No entanto, este fenómeno não significa que as próprias audiências não tenham registado qualquer tipo de evolução, antes pelo contrário, a sua leitura passou a ser de tal modo complexa (em dimensão, estrutura e diversidade de dados) que exige da empresa recursos significativos para que haja capacidade de produzir conhecimento a um nível de confiança que suporte qualquer tomada de decisão.
O Enquadramento Racional das Audiências
Numa perspectiva de mercado global temos vindo a assistir a um movimento de alguma convergência entre os segmentos de media mais caracterizados (Paid, Owned e Earned/Shared), embora seja ainda bastante prematuro poder quantificar o valor efectivo deste contexto, para além do seu enquadramento como uma tendência da indústria.
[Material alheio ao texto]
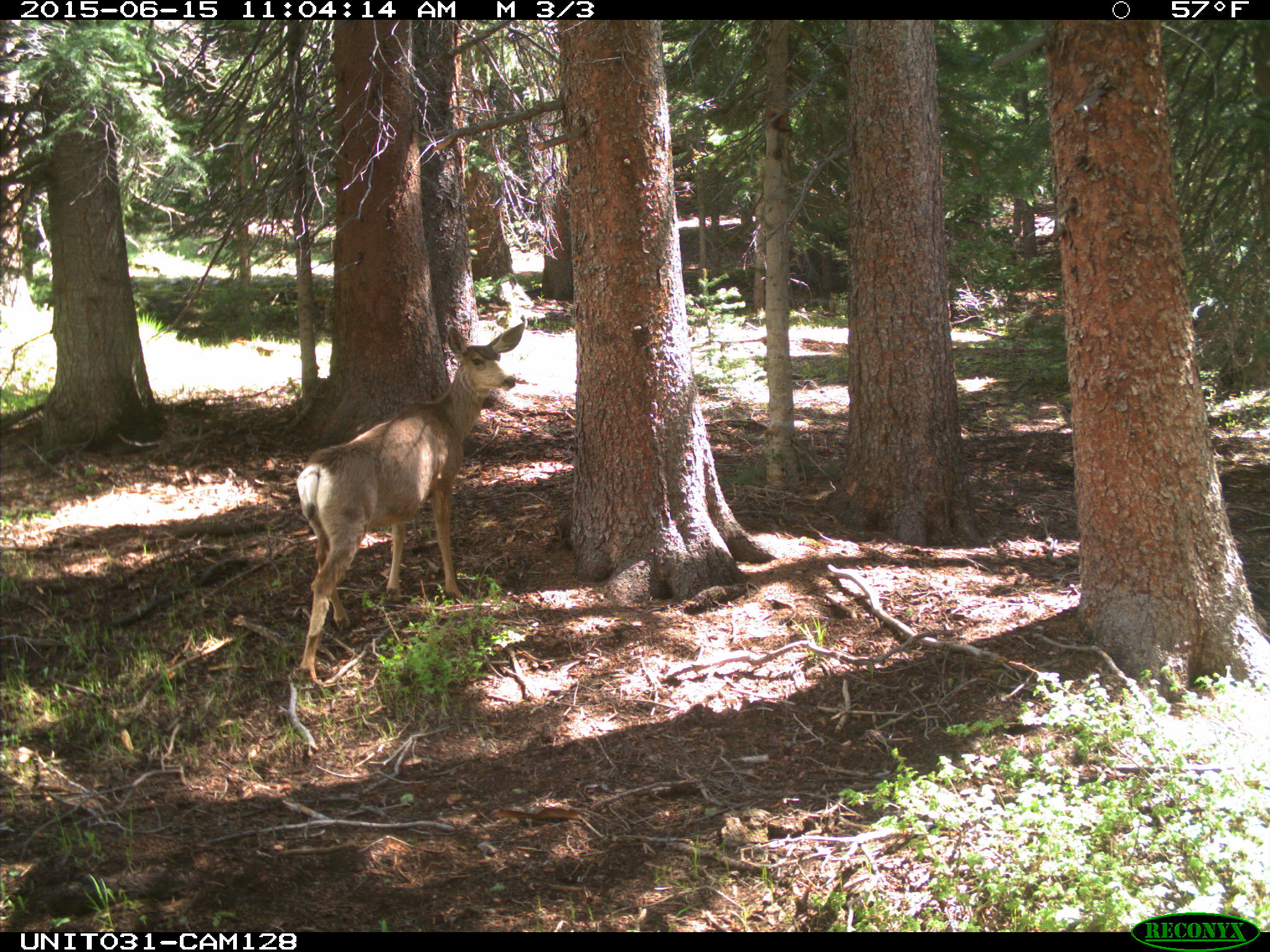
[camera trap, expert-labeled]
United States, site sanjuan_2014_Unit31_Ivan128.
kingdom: Animalia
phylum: Chordata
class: Mammalia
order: Artiodactyla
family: Cervidae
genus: Odocoileus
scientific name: Odocoileus hemionus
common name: mule deer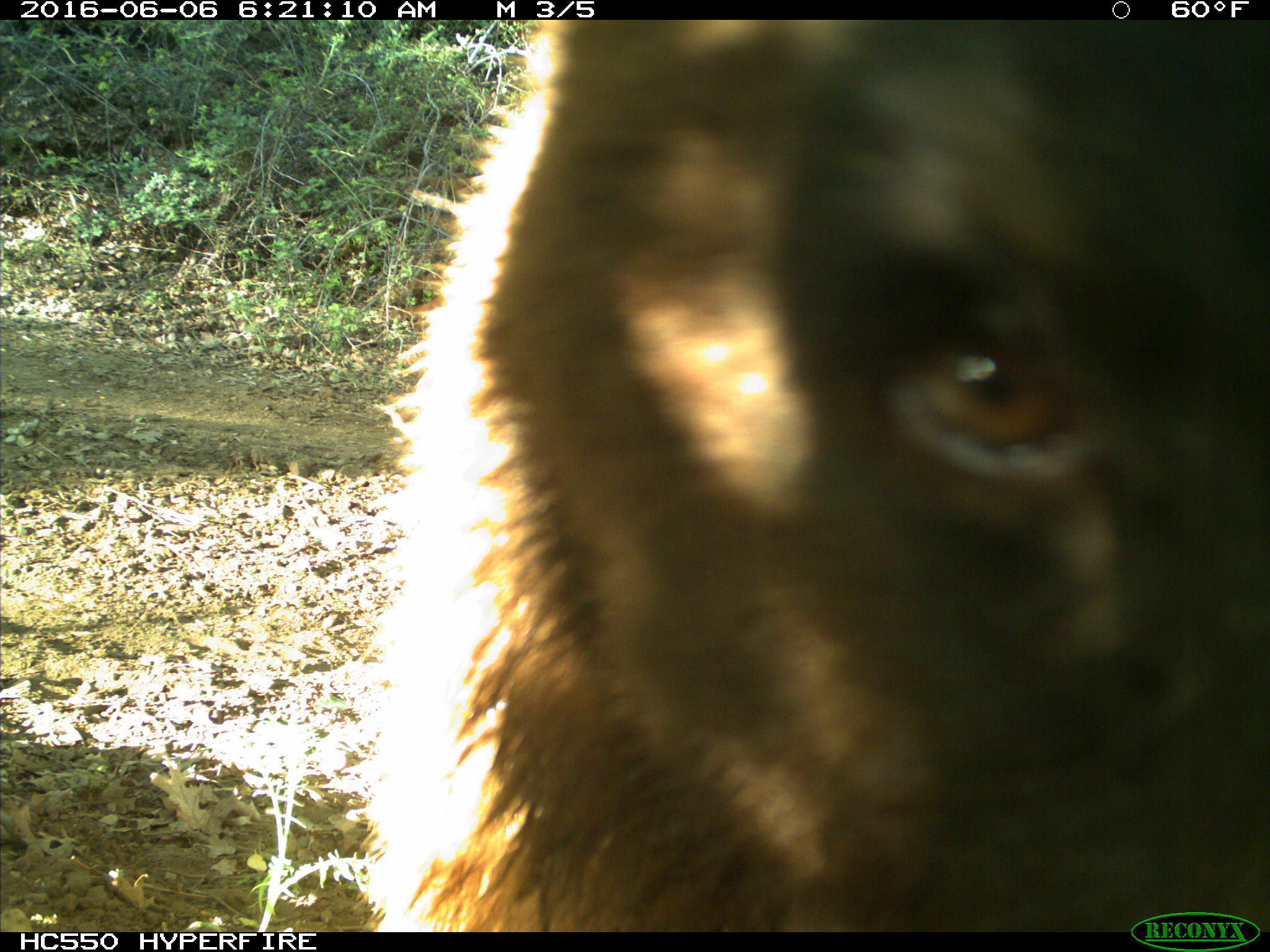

Esta evolução poderá ter como provável consequência uma maior integração das áreas que têm vindo a sustentar esta mesma indústria: Advertising, Content e Social, originando um grande desafio em toda a sua cadeia de relacionamento, ao colocar os seus principais actores (Agências de Media, Comunicação e os próprios Anunciantes) no centro de grandes questões que poderão vir a marcar uma nova geração de práticas neste mercado.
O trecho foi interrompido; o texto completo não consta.